How much should you spend on a vehicle?
For many people, there’s no freedom without a car. Only 5% of U.S. workers use public transportation to commute to work everyday, leaving a vast majority of Americans to rely on their own mode of transportation — a vehicle or a bike.
That freedom doesn’t come cheap. In fact, the average price of a new car in the U.S. is $36,718, a price that’s unaffordable for many yet still on the rise. A question that many ask themselves when in the market for a vehicle is — what can I afford?
There are many factors that come into play when planning your finances and there’s no definitive guide as to how much you should spend. Some experts say you should spend under 15% of your salary on your car, while others say you can afford a car that’s equivalent to half your salary. One thing is for sure: your debt, monthly expenses and credit score should play a big part in that decision. Not to mention the costs associated with having a car such as car insurance, fuel and regular maintenance.

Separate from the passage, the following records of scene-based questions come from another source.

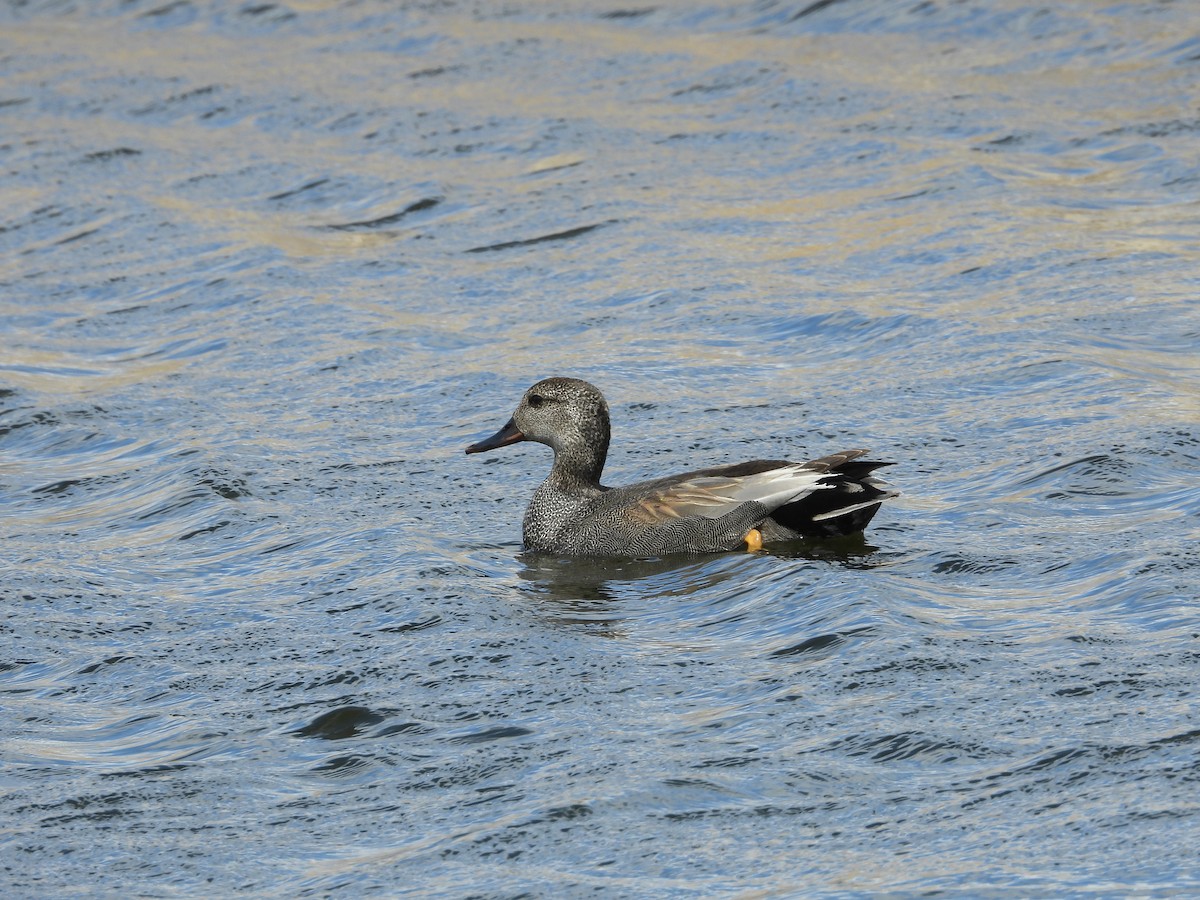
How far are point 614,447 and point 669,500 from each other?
1.87m

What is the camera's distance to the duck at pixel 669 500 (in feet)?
27.9

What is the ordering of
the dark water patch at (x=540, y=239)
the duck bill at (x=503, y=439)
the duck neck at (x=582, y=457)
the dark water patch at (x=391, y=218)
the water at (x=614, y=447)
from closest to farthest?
the water at (x=614, y=447)
the duck neck at (x=582, y=457)
the duck bill at (x=503, y=439)
the dark water patch at (x=540, y=239)
the dark water patch at (x=391, y=218)

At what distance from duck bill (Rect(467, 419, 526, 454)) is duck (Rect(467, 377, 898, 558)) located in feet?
0.33

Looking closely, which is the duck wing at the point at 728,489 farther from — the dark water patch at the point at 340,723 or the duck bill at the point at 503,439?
the dark water patch at the point at 340,723

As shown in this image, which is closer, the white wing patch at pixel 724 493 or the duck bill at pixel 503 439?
the white wing patch at pixel 724 493

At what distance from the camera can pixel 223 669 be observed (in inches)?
300

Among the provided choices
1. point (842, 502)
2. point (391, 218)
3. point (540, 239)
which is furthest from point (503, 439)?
point (391, 218)

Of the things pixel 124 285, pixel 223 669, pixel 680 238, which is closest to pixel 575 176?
pixel 680 238

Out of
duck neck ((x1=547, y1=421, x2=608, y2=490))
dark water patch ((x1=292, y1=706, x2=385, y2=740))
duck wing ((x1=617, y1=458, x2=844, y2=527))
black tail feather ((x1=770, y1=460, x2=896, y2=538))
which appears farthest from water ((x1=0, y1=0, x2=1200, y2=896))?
duck neck ((x1=547, y1=421, x2=608, y2=490))

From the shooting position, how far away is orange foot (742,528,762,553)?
8672mm

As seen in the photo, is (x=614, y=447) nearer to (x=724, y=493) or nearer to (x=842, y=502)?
(x=724, y=493)

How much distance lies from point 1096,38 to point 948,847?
42.8ft

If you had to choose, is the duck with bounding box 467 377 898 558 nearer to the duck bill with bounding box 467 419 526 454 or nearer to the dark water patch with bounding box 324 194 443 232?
the duck bill with bounding box 467 419 526 454

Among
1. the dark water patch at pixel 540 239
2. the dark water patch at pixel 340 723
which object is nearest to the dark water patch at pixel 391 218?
the dark water patch at pixel 540 239
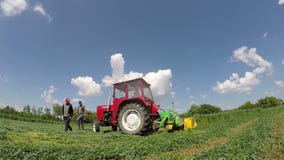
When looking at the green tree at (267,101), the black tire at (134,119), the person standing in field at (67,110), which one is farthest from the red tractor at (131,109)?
the green tree at (267,101)

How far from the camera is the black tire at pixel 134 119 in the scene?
8.78 metres

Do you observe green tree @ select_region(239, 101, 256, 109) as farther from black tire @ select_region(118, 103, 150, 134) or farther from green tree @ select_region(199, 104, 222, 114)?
black tire @ select_region(118, 103, 150, 134)

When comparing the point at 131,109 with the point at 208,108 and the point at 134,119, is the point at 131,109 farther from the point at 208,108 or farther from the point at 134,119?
the point at 208,108

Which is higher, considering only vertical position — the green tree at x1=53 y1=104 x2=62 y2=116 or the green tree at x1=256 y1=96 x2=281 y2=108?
the green tree at x1=53 y1=104 x2=62 y2=116

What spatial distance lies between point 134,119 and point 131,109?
1.45 ft

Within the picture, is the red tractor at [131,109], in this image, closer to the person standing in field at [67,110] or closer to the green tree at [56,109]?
the person standing in field at [67,110]

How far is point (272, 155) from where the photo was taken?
436 cm

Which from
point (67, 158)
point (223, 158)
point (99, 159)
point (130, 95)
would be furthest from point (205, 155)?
point (130, 95)

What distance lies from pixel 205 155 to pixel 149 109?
5.28 metres

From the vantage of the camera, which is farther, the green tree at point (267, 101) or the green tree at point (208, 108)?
the green tree at point (267, 101)

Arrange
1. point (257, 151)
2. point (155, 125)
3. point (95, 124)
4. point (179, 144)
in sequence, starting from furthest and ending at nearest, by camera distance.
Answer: point (95, 124)
point (155, 125)
point (179, 144)
point (257, 151)

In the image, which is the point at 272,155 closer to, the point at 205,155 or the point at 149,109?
the point at 205,155

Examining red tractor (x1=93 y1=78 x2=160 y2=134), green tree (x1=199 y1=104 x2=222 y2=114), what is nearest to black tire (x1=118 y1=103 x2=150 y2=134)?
red tractor (x1=93 y1=78 x2=160 y2=134)

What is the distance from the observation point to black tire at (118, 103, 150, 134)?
28.8 ft
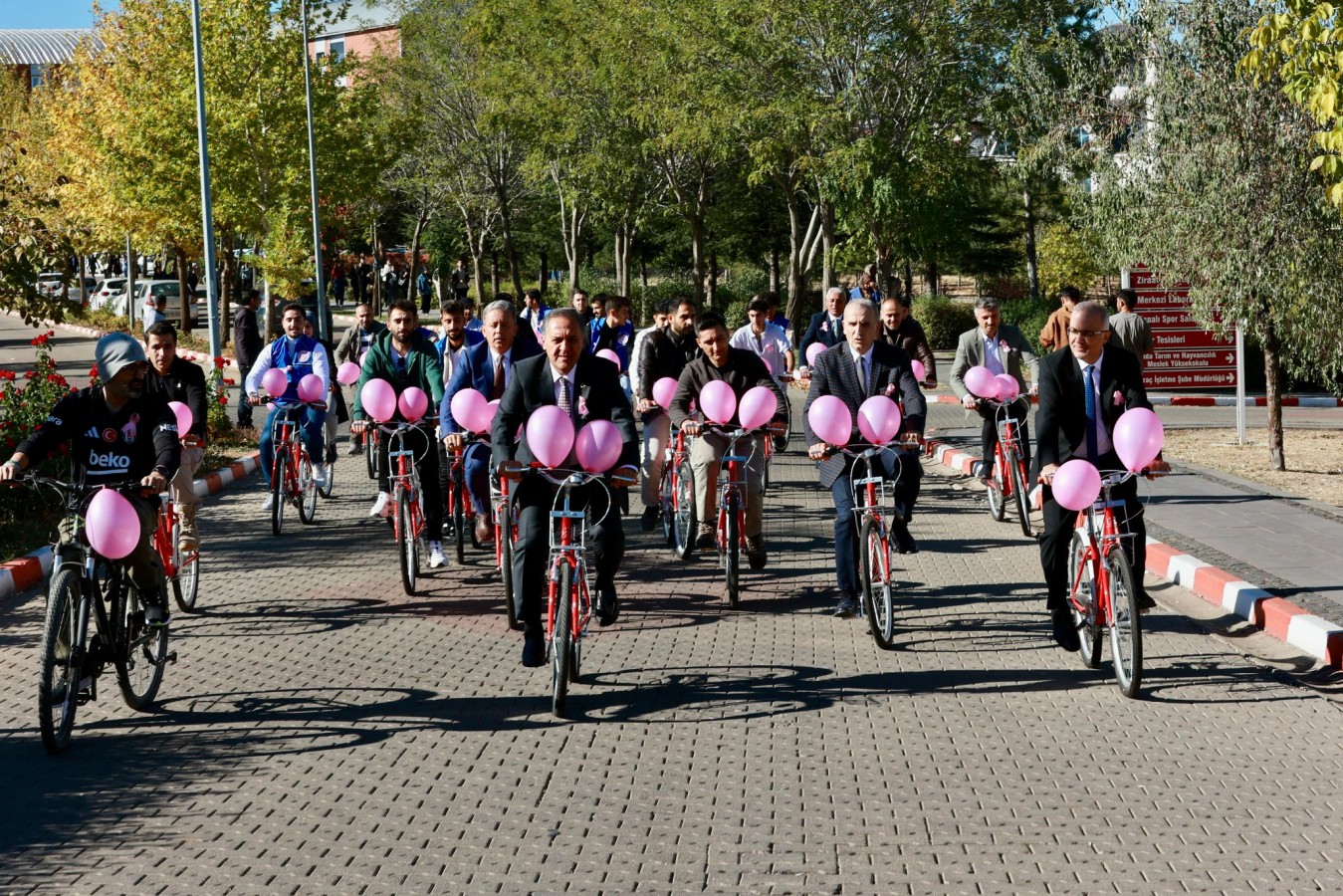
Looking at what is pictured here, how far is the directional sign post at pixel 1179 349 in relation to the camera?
25.0m

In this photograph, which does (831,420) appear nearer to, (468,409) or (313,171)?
(468,409)

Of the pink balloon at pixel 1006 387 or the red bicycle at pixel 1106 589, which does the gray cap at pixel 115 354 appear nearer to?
the red bicycle at pixel 1106 589

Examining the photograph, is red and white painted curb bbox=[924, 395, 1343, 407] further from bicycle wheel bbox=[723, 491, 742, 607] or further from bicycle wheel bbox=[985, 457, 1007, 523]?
bicycle wheel bbox=[723, 491, 742, 607]

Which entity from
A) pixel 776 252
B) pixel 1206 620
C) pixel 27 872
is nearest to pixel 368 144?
pixel 776 252

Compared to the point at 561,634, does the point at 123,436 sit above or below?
above

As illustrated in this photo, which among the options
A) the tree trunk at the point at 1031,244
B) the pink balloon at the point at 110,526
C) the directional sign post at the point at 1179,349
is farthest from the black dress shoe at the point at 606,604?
the tree trunk at the point at 1031,244

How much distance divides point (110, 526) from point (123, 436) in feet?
2.20

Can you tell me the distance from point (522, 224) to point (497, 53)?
1838 centimetres

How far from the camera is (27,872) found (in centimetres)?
518

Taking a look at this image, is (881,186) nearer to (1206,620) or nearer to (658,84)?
(658,84)

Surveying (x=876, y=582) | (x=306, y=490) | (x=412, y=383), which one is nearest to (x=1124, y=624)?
(x=876, y=582)

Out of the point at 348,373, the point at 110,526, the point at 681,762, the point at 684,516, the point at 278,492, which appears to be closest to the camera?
the point at 681,762

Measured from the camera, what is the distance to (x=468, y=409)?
9.75m

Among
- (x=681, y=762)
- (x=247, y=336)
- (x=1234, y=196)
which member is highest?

According to the American Community Survey (ACS), the median household income in the U.S. is $61,937. By using a car affordability calculator, that means that the maximum that an average household can spend on a car is $21,678. Depending on the interest rate of the loan, down payment and if you’re trading in a car, that monthly payment shouldn’t exceed $516.
By raw numbers, we found that buying a new car in the U.S. is unaffordable for the average American. But, how’s that play into the affordability of electric vehicles (EV)?
As we mentioned, the maximum that an average household can spend on a car is $21,678. With the cheapest new electric car on the market being the smart EQ fortwo starting at $26,740, that doesn’t leave much possibility for an average American to drive a new electric vehicle.
Using the car affordability calculator, you would need to make an annual income of over $76,400 to afford the lowest priced new electric car on the market, and that’s taking into consideration the car insurance, fuel and maintenance as a factor.
Like we mentioned before, it’s an important factor in your other monthly costs when purchasing a vehicle. While you save on fuel costs, car insurance can take up a portion of your monthly budget. Auto insurance quotes are said to be on average 21% higher than gas-powered models. This could be because repairing an electric vehicle in the event of a collision or damage is more costly — the parts may not be as widely available or mechanics are not specially trained to repair electric vehicles as it is for gas-powered vehicles.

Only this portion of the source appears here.